▸ **Exercise directions**
Please output the entries below without altering a single character.

▸ **Information supplied**
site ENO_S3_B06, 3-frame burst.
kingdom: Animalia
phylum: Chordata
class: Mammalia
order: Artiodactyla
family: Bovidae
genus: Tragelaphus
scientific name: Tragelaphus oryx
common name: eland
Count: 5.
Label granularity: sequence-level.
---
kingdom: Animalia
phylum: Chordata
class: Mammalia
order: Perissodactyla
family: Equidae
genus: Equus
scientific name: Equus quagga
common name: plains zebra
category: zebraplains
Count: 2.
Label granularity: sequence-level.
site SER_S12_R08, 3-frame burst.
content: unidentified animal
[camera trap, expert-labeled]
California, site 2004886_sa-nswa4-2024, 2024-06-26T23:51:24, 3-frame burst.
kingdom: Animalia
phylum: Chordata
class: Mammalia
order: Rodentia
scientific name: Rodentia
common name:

▸ **Output for this exercise**
site ENO_S3_B06, 3-frame burst.
kingdom: Animalia
phylum: Chordata
class: Mammalia
order: Artiodactyla
family: Bovidae
genus: Tragelaphus
scientific name: Tragelaphus oryx
common name: eland
Count: 5.
Label granularity: sequence-level.
---
kingdom: Animalia
phylum: Chordata
class: Mammalia
order: Perissodactyla
family: Equidae
genus: Equus
scientific name: Equus quagga
common name: plains zebra
category: zebraplains
Count: 2.
Label granularity: sequence-level.
site SER_S12_R08, 3-frame burst.
content: unidentified animal
[camera trap, expert-labeled]
California, site 2004886_sa-nswa4-2024, 2024-06-26T23:51:24, 3-frame burst.
kingdom: Animalia
phylum: Chordata
class: Mammalia
order: Rodentia
scientific name: Rodentia
common name:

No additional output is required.